Trump anuncia cobrança de 20% sobre cargas no Estreito de Ormuz e amplia tensão com o Irã
Presidente dos EUA afirma que Washington assumirá o controle da principal rota do petróleo mundial; Teerã reage com ameaças e promete resistir à medida
Donald Trump — Foto: REUTERS/Jonathan Ernst O presidente dos Estados Unidos, Donald Trump, afirmou nesta segunda-feira (13) que os EUA passarão a atuar como "guardiões" do Estreito de Ormuz e cobrarão uma taxa equivalente a 20% sobre toda a carga transportada pela rota marítima.

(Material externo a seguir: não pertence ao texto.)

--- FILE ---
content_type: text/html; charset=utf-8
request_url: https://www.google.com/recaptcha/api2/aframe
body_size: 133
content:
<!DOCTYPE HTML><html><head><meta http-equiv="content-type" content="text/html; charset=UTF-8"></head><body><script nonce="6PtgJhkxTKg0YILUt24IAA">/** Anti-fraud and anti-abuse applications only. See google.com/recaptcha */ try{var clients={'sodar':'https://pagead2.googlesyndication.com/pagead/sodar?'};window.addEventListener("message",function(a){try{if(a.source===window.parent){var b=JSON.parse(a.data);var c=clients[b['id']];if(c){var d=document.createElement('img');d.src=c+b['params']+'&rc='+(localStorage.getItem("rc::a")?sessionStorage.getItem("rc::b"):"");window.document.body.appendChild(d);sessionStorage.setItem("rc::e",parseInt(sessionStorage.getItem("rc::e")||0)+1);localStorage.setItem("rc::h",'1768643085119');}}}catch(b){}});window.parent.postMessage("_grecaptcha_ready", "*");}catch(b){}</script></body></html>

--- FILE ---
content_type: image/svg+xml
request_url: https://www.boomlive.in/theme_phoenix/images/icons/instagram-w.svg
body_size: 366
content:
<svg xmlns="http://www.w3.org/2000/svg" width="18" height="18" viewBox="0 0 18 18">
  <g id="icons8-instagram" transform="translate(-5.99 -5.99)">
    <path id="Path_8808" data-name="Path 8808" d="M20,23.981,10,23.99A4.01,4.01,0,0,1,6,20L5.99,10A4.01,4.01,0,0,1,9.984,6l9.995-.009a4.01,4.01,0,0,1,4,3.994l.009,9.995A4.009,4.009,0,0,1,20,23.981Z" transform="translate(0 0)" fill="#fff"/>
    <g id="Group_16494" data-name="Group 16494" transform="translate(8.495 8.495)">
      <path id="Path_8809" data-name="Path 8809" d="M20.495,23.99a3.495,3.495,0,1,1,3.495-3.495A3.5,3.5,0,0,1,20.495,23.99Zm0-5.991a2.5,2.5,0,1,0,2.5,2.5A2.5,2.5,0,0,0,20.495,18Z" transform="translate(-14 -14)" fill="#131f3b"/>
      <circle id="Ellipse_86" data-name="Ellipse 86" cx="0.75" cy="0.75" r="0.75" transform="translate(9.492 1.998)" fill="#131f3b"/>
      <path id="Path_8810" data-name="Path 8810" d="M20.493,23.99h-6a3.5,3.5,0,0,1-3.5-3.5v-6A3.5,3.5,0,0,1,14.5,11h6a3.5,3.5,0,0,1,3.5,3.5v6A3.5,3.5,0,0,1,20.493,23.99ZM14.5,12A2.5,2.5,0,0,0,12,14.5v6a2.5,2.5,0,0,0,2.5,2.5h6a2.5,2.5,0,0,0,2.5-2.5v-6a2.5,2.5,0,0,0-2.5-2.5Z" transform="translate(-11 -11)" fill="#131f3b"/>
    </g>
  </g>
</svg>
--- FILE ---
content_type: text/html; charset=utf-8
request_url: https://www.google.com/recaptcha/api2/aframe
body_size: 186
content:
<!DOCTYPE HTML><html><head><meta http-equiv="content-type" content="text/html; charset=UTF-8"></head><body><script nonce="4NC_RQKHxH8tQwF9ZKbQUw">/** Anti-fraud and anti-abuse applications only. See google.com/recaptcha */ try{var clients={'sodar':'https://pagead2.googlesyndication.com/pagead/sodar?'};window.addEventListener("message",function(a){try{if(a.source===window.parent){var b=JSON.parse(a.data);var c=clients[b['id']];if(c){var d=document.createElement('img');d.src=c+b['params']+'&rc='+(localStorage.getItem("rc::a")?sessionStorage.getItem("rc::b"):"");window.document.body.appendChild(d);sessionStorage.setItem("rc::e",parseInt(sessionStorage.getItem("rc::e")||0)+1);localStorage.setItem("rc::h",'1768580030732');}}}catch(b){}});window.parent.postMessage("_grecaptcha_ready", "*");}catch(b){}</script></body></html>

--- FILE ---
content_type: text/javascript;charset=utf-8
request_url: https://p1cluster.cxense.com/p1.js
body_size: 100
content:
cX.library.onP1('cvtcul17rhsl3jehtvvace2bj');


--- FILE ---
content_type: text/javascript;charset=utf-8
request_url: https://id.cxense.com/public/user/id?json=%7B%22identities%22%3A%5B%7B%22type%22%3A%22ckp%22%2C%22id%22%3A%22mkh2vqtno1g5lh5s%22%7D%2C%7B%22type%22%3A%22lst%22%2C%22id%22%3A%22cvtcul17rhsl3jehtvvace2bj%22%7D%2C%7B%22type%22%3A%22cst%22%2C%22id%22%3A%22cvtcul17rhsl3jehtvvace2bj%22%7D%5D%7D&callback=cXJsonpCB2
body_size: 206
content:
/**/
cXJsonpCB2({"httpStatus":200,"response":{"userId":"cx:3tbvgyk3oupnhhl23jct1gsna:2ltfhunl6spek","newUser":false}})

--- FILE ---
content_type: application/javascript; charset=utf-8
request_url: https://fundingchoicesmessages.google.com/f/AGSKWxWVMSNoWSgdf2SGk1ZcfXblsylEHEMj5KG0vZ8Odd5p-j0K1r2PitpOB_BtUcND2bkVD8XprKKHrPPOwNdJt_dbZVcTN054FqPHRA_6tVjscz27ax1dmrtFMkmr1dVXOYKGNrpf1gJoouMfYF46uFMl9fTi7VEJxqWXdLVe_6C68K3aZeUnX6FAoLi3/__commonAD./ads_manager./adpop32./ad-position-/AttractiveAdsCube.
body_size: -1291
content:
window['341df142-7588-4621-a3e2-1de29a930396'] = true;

A declaração foi feita durante entrevista à emissora Fox News e reforçada posteriormente em publicação na rede Truth Social. Segundo Trump, a cobrança serviria para compensar os custos da operação de segurança na região.
"O Estreito de Ormuz está aberto e permanecerá aberto, com ou sem o Irã", afirmou o presidente americano.
A proposta representa uma mudança de posição em relação às declarações feitas por Trump em junho, quando afirmou que não haveria qualquer tipo de pedágio na via marítima.
O Estreito de Ormuz é considerado uma das rotas comerciais mais estratégicas do planeta. Antes da escalada do conflito entre Estados Unidos e Irã, cerca de 20% de todo o petróleo e gás comercializados mundialmente passavam pela região.
A reação iraniana foi imediata. O comando militar de Teerã declarou que não aceitará qualquer tentativa dos Estados Unidos de administrar a passagem e afirmou que qualquer atuação americana sem autorização iraniana será "fortemente contestada". A Guarda Revolucionária também reiterou que mantém autoridade sobre o estreito e acusou Washington de colocar em risco a segurança energética mundial.
Nos últimos dias, a região voltou a registrar forte escalada militar. Após ataques iranianos contra embarcações comerciais, os Estados Unidos realizaram novas ofensivas contra alvos militares iranianos. Em resposta, Teerã lançou ataques contra países que abrigam bases americanas no Oriente Médio, aumentando o temor de uma ampliação do conflito.
A disputa pelo controle do Estreito de Ormuz pode provocar impactos diretos no comércio internacional e no preço global do petróleo, já que a passagem é considerada um dos principais corredores estratégicos para o abastecimento energético do mundo.